A research group led by Dr. YANG Bin from the Dalian Institute of Chemical Physics (DICP) of the Chinese Academy of Sciences (CAS) has developed cadmium (Cd)-based perovskite single crystals with long afterglow and high luminous quantum yield, and investigated its afterglow luminescence dynamics mechanism.
The study was published in Angewandte Chemie International Edition on Oct. 21.
Afterglow materials have the ability to store multiple radiations such as visible photons, ultraviolet rays, and X-rays. They are widely used in display, biological imaging, anti-counterfeiting technology, and data storage.
However, traditional all-inorganic phosphors, such as oxide, sulfide, and nitride-based afterglow materials, have high lattice energy and usually need to be produced by high-temperature processing (>1000°C), which brings considerable energy consumption and safety risks to production and preparation.
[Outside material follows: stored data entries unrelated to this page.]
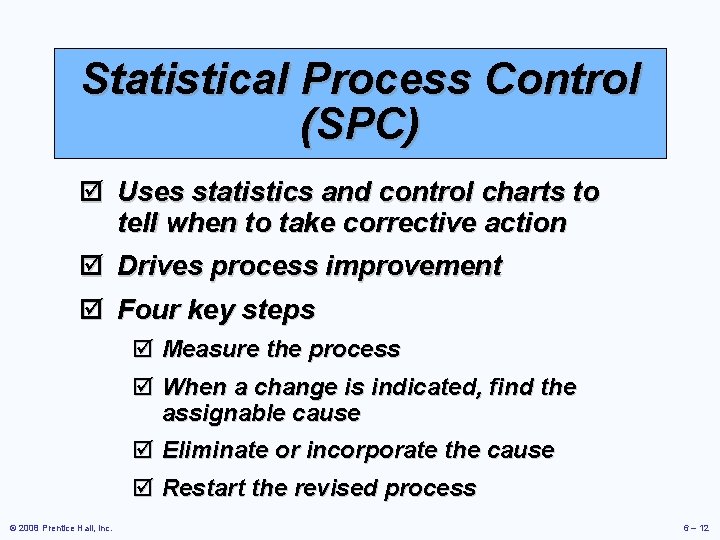 Statistical Process Control (SPC)

☑ Uses statistics and control charts to tell when to take corrective action

☑ Drives process improvement

☑ Four key steps

☑ Measure the process

☑ When a change is indicated, find the assignable cause

☑ Eliminate or incorporate the cause

☑ Restart the revised process

© 2008 Prentice Hall, Inc.

6 – 12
Using solution-processed perovskite CsCdCl3 single crystal as the afterglow matrix, the researchers proposed a luminescence strategy based on energy transfer from triplet self-trapped excitons (STE) to the acceptor Mn + through Mn2+ doping. They developed a high-efficiency ultra-long anti-thermal quenching afterglow emitting phosphor, which could simultaneously achieve high luminescence quantum yield (81.5%) and ultra-long afterglow time (150 seconds).
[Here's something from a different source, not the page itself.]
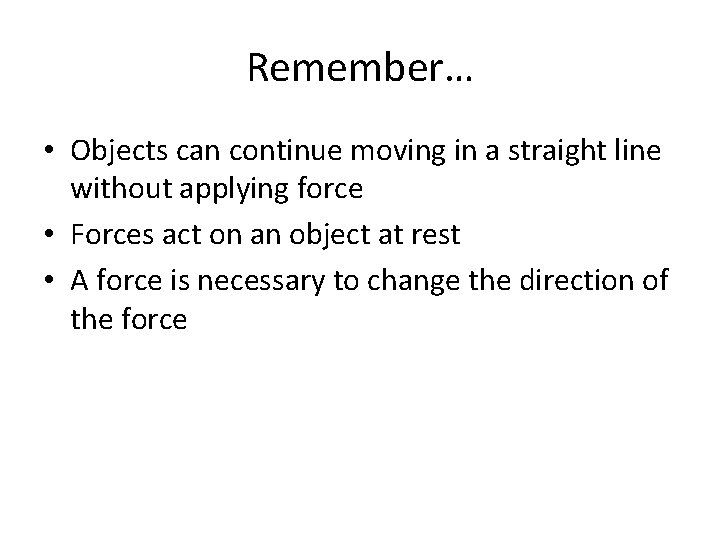 Remember…

• Objects can continue moving in a straight line without applying force
• Forces act on an object at rest
• A force is necessary to change the direction of the force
Moreover, they provided clear evidence for the luminescence mechanism through in-depth carrier dynamics studies and density functional theory (DFT) calculations. They found that the CsCdCl3:Mn2+ structure had [CdCl6]4- octahedron with plane symmetry (C3v symmetry) and angular symmetry (D3d symmetry) nature, which could form inequivalent Cl vacancies, and result in trap states with a broad energy distribution.
“We found that these trap states can store charge carriers and slowly release them to the emission center ([MnCl6]4- octahedron), resulting in afterglow emission with anti-thermal quenching effect,” said Dr. YANG.